BLOC DE TEXTE >>
'''
Moscou et Washington entendent refonder
les relations internationales
Thierry Meyssan
A New
York, Barack Obama et Vladimir Poutine
sont convenus d’un processus de paix
pour l’ensemble de l’Afrique du Nord et
du Proche-Orient. Tiendront-ils
promesse ?
Lundi 5 octobre 2015
Alors que les médias atlantistes
sont malades, atteints d’une soudaine
poussée de fièvre anti-Russes, Thierry
Meyssan interprète l’action militaire de
Moscou en Syrie comme le premier pas
d’une révision complète des relations
internationales. Selon lui, ce qui se
joue en Syrie n’est pas de savoir si la
Russie sauvera la République arabe
syrienne des jihadistes, mais si son
armée pourra partiellement remplacer
celle des États-Unis dans la région afin
d’en garantir la sécurité. S’appuyant
sur un document interne du Conseil de
sécurité, il affirme que Vladimir
Poutine et Barack Obama agissent de
concert face aux faucons libéraux et aux
néo-conservateurs états-uniens.
La Russie se hâte lentement aux Nations
unies. Ses dirigeants sont convaincus
que les groupes terroristes islamistes
ont été encouragés par la CIA depuis les
années cinquante, mais qu’ils menacent
aujourd’hui non seulement la stabilité
de la région, mais les intérêts des
États-Unis eux-mêmes. Comme l’avait
expliqué Vladimir Poutine l’an dernier
au Club de Valdaï, il est donc
souhaitable de travailler ensemble à
résoudre le problème actuel.
'''
OBJECTIF DU TRAVAIL >>
Comment prolongeriez-vous le texte sur la refondation des relations internationales par Moscou et Washington, à partir de sa dernière phrase ? Le matériel présenté ensuite vient d'une autre source.

DONNÉES FOURNIES >>
'''
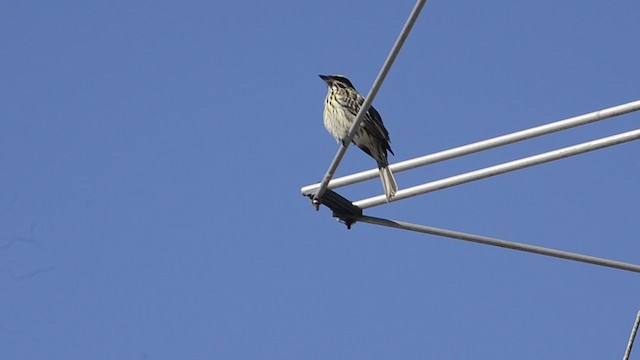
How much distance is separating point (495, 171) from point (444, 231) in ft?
1.83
'''
RÉPONSE AU PROBLÈME >>
Cependant, les dirigeants russes sont
également convaincus que Washington
n’écoute ses partenaires que lorsque
ceux-ci sont forts. La Douma a donc
débattu d’une intervention militaire
contre les groupes terroristes en Syrie
et a donné son accord. Il s’agit de la
seconde intervention extérieure de la
Fédération de Russie depuis sa création,
en 1991 —la première étant la guerre
d’Ossétie du Sud, en 2008—.
Immédiatement, l’armée russe a fait
décoller ses bombardiers de Lattaquié et
a détruit des installations d’Al-Qaïda
et d’Ahrar Al-Sham.
Le choix de ces cibles visait à la
fois
à
contraindre les autres puissances à
clarifier leur politique face à ces
groupes terroristes ;
à
adresser un message à la Turquie dont
les officiers encadrent actuellement
Ahrar Al-Sham ;
enfin
à montrer qu’aucun groupe terroriste ne
sera épargné.
Cette intervention manifeste la
volonté russe de jouer un rôle au
Moyen-Orient, non pas contre les
États-Unis, mais avec eux. Loin de
défier le président Obama, la Russie
entend au contraire lui fournir
l’assistance militaire qui lui fait
défaut alors que le Pentagone est devenu
le champ clos d’affrontements internes.
Qui soutient les
groupes terroristes ?
Il est devenu commun d’admettre que
les jihadistes en Syrie sont armés et
financés par des puissances étrangères.
Cependant, aucun État n’assume
publiquement un tel soutien. Les
réactions à l’opération de police russe
anti-terroriste en Syrie ont mis en
évidence les contradictions de nombreux
intervenants.
Ainsi, le ministre français des
Affaires étrangères, Laurent Fabius, a
déclaré qu’« Une coalition [autour de la
Russie] dont les bases mêmes
interdiraient tout rassemblement des
Syriens contre les terroristes,
alimenterait en réalité la propagande de
Daech et renforcerait son pouvoir
d’attraction ». Ce faisant, il a admis
que l’objectif de la France et de ses
alliés en Syrie —Turquie et Arabie
saoudite— n’était pas de lutter contre
Daesh, mais contre la vision russe des
relations internationales.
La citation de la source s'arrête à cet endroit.